Henry VII (Heinrich; c. 1275 (or 1279) &ndash 24 August 1313) was the King of Germany (or Rex Romanorum) from 1308 and Holy Roman Emperor from 1312. He was the first emperor of the House of Luxembourg. During his brief career he reinvigorated the imperial cause in Italy and inspired the praise of Dino Compagni and Dante Alighieri.
He was a son of Count Henry VI of Luxembourg and Beatrice of Avesnes. His son, John of Luxembourg, was elected as king of Bohemia in 1310. On 15 August 1309, Henry VII announced his intention to travel to Rome and expected his troops to be ready to travel by 1 October 1310. He then travelled to Rome to be crowned as emperor, the title having been vacant since the death of Frederick II. His coronation was on June 29, 1312.
As Emperor he planned to restore the glory of the Holy Roman Empire, and indeed he restored imperial power in parts of northern Italy, fighting against the anti-imperial commune of Florence. However, he quarrelled with the Guelphs and Ghibellines, especially in the free cities in Tuscany, and King Robert of Naples and Pope Clement V were both worried about his firm imperial policies. Henry wanted to punish Robert of Naples for his disloyal actions (As Count of Provence, Robert was technically Henry's vassal), but he died on August 24, 1313, near Siena.

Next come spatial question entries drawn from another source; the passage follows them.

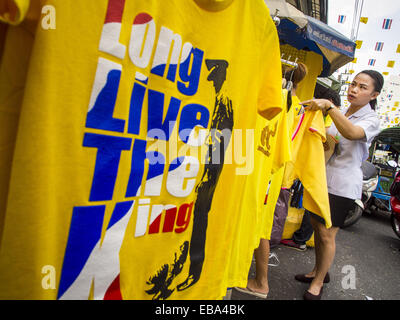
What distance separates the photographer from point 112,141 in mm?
704

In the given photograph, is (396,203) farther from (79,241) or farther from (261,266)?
(79,241)

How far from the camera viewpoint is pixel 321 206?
1960 millimetres

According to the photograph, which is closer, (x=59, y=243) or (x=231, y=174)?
(x=59, y=243)

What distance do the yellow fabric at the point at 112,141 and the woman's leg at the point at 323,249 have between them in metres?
1.47

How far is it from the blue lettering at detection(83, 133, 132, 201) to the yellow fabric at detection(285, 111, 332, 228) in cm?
163

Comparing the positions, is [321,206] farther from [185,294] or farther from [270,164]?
[185,294]

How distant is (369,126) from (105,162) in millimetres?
2048

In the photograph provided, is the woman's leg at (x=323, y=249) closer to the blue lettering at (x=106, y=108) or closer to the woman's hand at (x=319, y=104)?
the woman's hand at (x=319, y=104)

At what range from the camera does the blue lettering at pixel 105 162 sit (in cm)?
67

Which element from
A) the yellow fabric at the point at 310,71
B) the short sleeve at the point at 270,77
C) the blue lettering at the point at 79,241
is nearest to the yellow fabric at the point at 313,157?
the short sleeve at the point at 270,77

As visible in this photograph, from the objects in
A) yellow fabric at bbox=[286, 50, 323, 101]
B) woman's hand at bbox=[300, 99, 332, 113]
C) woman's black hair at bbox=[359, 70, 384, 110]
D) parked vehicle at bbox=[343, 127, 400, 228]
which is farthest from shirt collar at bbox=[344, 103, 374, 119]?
yellow fabric at bbox=[286, 50, 323, 101]
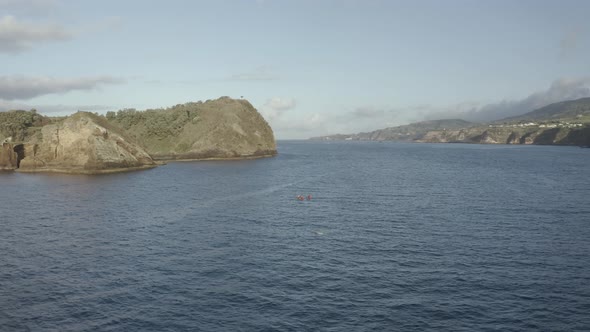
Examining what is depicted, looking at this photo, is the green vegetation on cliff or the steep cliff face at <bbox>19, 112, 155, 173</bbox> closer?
the steep cliff face at <bbox>19, 112, 155, 173</bbox>

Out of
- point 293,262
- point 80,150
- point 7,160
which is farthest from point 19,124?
point 293,262

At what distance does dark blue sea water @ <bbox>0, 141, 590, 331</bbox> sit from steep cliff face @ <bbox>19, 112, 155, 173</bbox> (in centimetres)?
3932

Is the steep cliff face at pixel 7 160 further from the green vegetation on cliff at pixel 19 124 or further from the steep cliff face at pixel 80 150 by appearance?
the green vegetation on cliff at pixel 19 124

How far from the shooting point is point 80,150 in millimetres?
130500

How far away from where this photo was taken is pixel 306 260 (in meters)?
47.2

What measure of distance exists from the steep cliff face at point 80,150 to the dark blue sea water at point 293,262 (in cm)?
3932

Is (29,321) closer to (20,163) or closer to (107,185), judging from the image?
(107,185)

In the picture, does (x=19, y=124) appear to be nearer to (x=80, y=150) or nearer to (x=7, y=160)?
(x=7, y=160)

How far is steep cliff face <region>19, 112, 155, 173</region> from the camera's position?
129125mm

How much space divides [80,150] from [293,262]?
106248mm

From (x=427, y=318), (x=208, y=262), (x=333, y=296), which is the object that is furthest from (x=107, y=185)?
(x=427, y=318)

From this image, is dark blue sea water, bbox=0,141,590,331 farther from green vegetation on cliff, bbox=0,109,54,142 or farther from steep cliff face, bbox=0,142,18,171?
green vegetation on cliff, bbox=0,109,54,142

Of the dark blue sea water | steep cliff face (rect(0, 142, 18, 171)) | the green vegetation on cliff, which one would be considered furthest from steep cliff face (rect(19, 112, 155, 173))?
the green vegetation on cliff

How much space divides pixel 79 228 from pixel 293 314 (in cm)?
3994
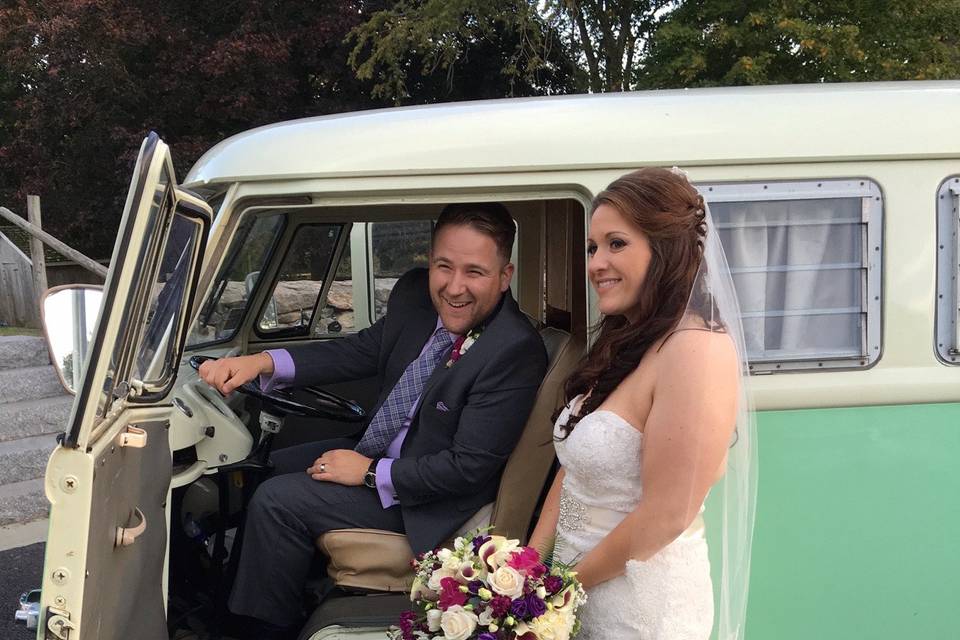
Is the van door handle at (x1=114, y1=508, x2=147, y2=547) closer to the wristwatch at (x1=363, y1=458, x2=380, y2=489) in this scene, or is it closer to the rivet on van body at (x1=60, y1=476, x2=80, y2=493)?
the rivet on van body at (x1=60, y1=476, x2=80, y2=493)

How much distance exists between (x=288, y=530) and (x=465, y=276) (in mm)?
981

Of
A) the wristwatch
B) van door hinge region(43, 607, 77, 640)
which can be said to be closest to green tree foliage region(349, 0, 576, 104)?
the wristwatch

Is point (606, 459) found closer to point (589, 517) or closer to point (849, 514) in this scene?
point (589, 517)

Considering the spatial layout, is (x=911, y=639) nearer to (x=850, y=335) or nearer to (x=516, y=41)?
(x=850, y=335)

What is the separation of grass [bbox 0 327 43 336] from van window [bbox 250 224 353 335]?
15.3 feet

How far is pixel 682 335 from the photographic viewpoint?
191 cm

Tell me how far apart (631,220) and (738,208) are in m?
0.64

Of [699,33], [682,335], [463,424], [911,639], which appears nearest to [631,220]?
[682,335]

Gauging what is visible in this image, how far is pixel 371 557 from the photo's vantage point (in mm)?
2635

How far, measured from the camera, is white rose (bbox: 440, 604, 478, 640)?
5.98ft

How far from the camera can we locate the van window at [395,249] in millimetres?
4215

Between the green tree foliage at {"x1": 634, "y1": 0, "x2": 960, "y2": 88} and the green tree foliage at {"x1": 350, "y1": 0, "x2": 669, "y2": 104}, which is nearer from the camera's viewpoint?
the green tree foliage at {"x1": 634, "y1": 0, "x2": 960, "y2": 88}

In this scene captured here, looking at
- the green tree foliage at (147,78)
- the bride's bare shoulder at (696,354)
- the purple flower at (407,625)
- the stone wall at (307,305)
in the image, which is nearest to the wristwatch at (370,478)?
the purple flower at (407,625)

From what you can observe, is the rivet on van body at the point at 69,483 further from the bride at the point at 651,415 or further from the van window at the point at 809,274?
the van window at the point at 809,274
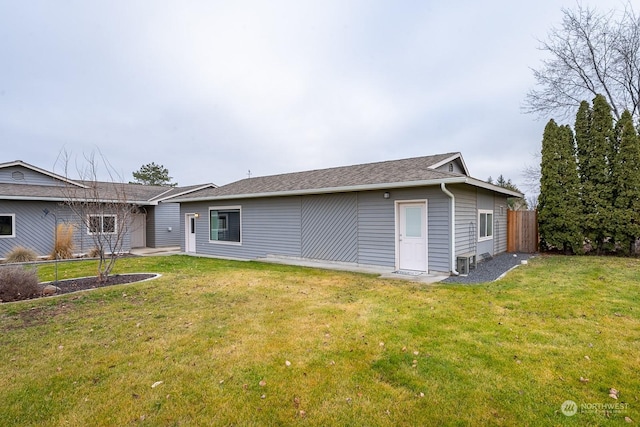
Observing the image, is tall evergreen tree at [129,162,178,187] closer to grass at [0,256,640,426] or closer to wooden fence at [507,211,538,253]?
grass at [0,256,640,426]

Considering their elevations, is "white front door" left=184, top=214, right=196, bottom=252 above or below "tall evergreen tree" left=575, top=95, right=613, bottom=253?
below

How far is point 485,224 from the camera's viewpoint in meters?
10.6

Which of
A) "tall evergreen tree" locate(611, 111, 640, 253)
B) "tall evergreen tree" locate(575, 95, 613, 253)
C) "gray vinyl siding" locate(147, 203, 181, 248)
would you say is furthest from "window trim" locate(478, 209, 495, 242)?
"gray vinyl siding" locate(147, 203, 181, 248)

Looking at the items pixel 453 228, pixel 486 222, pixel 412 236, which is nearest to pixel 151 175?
pixel 412 236

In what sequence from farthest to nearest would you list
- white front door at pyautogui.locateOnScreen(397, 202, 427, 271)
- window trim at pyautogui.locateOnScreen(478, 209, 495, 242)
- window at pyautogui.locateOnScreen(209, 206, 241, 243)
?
window at pyautogui.locateOnScreen(209, 206, 241, 243)
window trim at pyautogui.locateOnScreen(478, 209, 495, 242)
white front door at pyautogui.locateOnScreen(397, 202, 427, 271)

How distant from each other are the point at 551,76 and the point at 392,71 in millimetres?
8849

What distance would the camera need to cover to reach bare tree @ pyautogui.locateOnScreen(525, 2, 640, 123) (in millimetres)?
13773

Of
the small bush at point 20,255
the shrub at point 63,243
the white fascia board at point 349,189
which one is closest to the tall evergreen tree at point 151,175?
the shrub at point 63,243

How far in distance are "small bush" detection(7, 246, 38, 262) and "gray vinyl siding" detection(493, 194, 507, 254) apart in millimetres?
16996

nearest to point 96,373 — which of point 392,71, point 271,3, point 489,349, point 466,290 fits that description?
point 489,349

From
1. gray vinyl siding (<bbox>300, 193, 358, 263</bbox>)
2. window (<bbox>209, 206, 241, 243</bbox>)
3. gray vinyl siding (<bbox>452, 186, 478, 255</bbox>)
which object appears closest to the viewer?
gray vinyl siding (<bbox>452, 186, 478, 255</bbox>)

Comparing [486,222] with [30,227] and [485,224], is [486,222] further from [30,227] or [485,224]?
[30,227]

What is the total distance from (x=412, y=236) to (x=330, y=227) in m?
2.58

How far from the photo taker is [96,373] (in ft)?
9.90
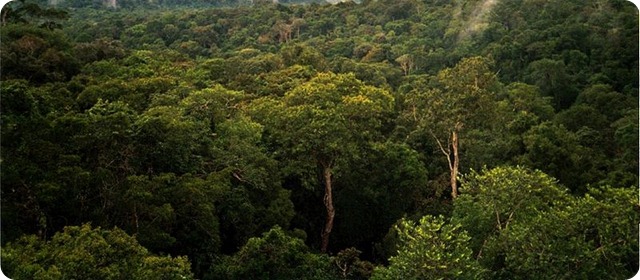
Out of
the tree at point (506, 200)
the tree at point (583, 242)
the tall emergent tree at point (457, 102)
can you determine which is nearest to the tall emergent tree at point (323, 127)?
the tall emergent tree at point (457, 102)

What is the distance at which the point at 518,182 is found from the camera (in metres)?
12.9

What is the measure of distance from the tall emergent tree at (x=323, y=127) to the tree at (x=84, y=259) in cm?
775

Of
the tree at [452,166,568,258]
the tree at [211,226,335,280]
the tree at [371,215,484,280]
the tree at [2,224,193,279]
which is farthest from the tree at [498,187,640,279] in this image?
the tree at [2,224,193,279]

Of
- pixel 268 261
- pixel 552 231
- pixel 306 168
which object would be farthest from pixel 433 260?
pixel 306 168

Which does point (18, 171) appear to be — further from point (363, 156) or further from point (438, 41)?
point (438, 41)

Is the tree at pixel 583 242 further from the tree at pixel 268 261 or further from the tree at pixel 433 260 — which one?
the tree at pixel 268 261

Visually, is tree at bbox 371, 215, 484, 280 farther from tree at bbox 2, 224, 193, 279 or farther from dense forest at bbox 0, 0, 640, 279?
tree at bbox 2, 224, 193, 279

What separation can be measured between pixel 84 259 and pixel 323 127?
9.46m

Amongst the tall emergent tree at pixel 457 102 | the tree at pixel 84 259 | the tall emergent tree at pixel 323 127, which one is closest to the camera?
the tree at pixel 84 259

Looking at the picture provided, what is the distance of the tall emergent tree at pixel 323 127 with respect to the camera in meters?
18.1

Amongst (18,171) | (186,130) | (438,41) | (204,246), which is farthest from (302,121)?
(438,41)

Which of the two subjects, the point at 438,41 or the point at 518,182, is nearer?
the point at 518,182

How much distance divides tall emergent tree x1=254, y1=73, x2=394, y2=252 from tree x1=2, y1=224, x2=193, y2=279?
775 cm

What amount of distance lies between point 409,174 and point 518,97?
10832 mm
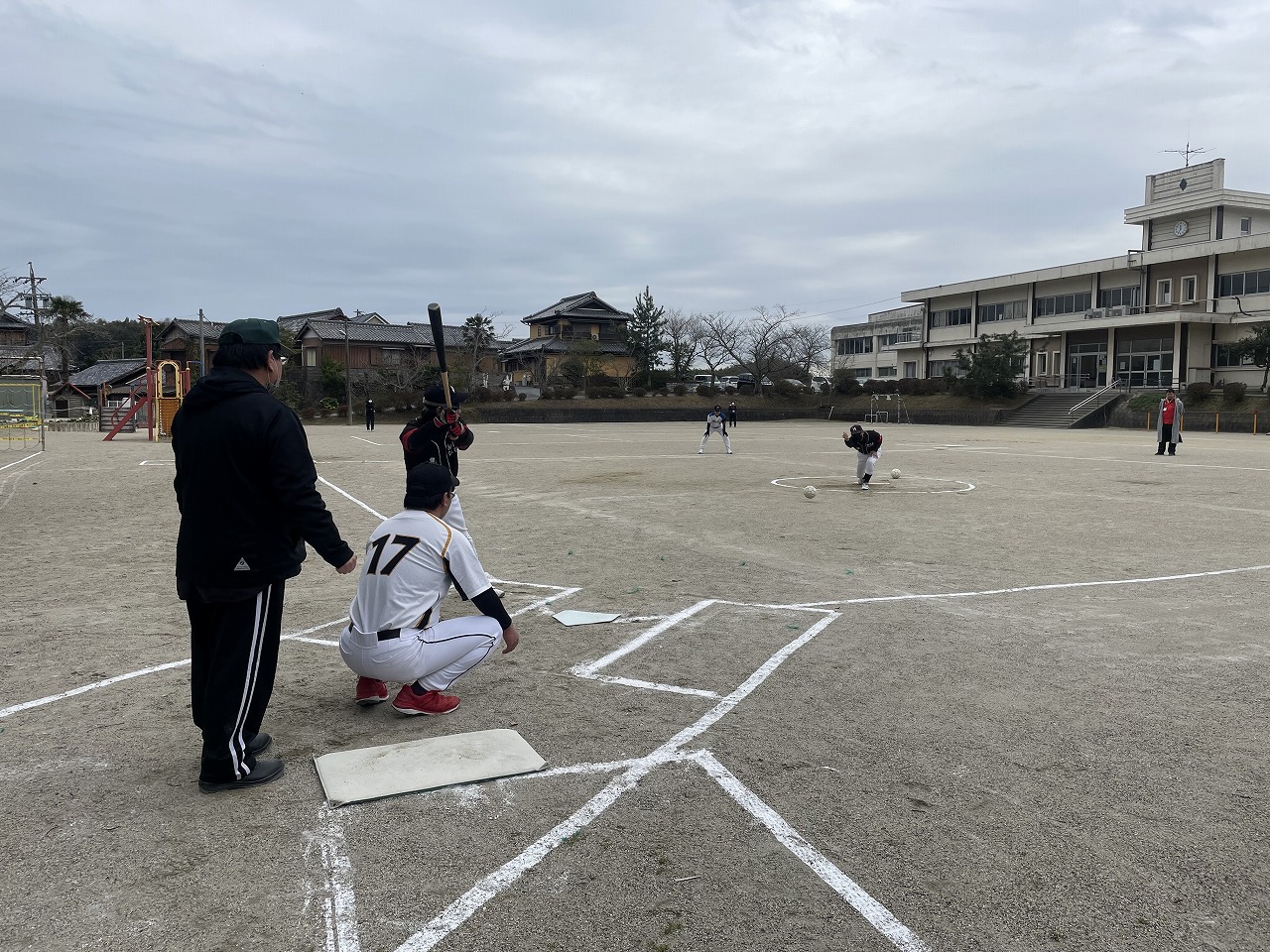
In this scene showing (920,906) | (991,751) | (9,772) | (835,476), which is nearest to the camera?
(920,906)

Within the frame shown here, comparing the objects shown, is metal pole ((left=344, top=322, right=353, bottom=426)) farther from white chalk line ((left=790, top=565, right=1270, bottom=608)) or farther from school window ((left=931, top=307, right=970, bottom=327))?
white chalk line ((left=790, top=565, right=1270, bottom=608))

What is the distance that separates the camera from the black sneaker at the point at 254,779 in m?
3.62

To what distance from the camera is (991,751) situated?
404 cm

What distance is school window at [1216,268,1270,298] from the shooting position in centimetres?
4747

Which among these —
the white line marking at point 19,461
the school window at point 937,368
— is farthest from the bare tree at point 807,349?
the white line marking at point 19,461

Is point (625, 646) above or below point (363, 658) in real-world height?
below

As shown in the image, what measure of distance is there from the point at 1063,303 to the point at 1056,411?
12201 millimetres

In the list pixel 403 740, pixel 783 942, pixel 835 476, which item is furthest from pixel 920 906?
pixel 835 476

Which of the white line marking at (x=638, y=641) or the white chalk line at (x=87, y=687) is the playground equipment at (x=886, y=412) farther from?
the white chalk line at (x=87, y=687)

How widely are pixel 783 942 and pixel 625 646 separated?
3210 millimetres

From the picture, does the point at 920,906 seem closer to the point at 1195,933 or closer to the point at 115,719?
the point at 1195,933

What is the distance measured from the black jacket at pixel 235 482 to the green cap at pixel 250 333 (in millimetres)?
170

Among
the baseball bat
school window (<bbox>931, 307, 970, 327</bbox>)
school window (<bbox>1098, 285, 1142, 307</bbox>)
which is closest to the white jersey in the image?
the baseball bat

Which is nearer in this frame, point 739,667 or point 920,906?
point 920,906
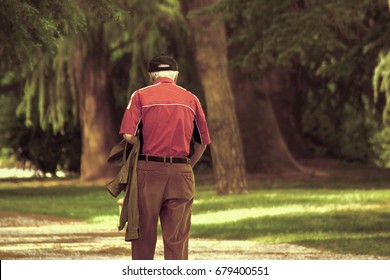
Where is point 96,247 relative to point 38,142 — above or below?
above

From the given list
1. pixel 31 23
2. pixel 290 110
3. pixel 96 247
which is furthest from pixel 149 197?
pixel 290 110

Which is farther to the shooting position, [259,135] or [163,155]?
[259,135]

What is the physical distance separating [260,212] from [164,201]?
47.4 feet

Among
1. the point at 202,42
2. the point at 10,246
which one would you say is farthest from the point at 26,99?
the point at 10,246

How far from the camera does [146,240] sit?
10672mm

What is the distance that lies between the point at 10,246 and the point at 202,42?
1611cm

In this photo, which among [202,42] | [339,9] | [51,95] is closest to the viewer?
[339,9]

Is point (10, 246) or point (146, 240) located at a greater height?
point (146, 240)

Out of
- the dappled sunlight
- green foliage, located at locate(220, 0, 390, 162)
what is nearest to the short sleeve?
the dappled sunlight

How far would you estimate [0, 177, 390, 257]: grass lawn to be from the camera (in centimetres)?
1945

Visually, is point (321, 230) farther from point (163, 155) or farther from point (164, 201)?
point (163, 155)

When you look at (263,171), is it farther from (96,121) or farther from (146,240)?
(146,240)

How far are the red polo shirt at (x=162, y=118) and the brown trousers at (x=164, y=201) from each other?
13 centimetres

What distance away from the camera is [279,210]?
1000 inches
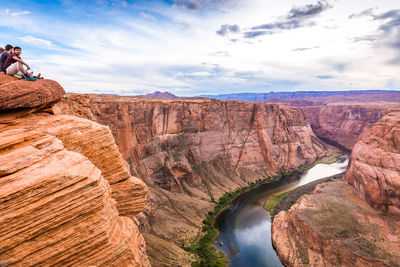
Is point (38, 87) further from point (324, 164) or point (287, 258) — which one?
point (324, 164)

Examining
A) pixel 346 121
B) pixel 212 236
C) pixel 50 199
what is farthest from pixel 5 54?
pixel 346 121

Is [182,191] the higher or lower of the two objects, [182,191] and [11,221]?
the lower

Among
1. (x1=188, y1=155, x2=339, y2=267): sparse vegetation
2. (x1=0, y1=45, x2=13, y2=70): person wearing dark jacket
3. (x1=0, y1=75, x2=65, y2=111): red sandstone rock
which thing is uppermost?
(x1=0, y1=45, x2=13, y2=70): person wearing dark jacket

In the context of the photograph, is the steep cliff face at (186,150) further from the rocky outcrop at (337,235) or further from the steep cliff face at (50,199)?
the rocky outcrop at (337,235)

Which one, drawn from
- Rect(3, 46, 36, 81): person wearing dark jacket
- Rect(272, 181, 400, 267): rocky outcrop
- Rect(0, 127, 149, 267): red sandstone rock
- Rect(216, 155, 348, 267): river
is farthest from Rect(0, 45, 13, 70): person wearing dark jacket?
Rect(272, 181, 400, 267): rocky outcrop

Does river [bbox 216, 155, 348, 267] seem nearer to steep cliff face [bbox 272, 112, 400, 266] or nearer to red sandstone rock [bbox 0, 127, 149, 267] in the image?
steep cliff face [bbox 272, 112, 400, 266]

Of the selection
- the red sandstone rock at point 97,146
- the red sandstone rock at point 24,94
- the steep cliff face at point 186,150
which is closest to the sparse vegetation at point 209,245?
the steep cliff face at point 186,150

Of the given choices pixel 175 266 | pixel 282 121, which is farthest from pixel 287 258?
pixel 282 121
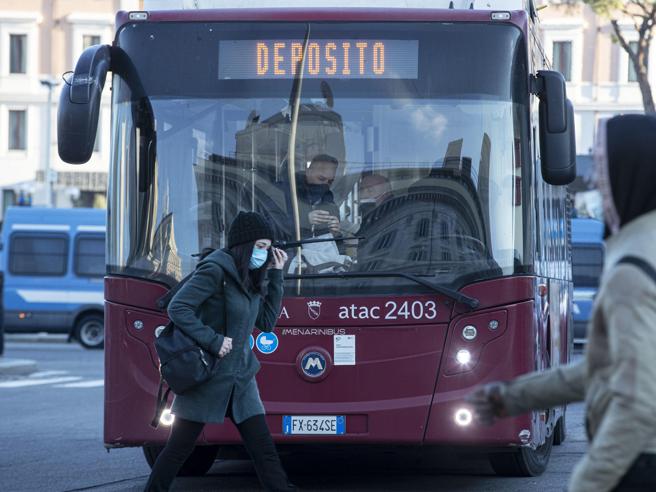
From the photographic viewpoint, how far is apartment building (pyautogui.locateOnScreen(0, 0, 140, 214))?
5728 centimetres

Henry is the famous alto Arrigo in Dante's Paradise, in which the poet is shown the seat of honor that awaits Henry in Heaven. Dante also alludes to him numerous times in "Purgatorio" as the savior who will bring imperial rule back to Italy, and end the inappropriate temporal control of the Church. Henry VII's success in Italy was not lasting, however, and after his death the anti-imperial forces regained control.
After the death of Henry VII, two rivals, the Wittelsbach Ludwig of Bavaria and Frederick the Handsome of the House of Habsburg, laid claim to the crown. Their dispute culminated in the Battle of Mühldorf on 28 September 1322, which was lost by Frederick.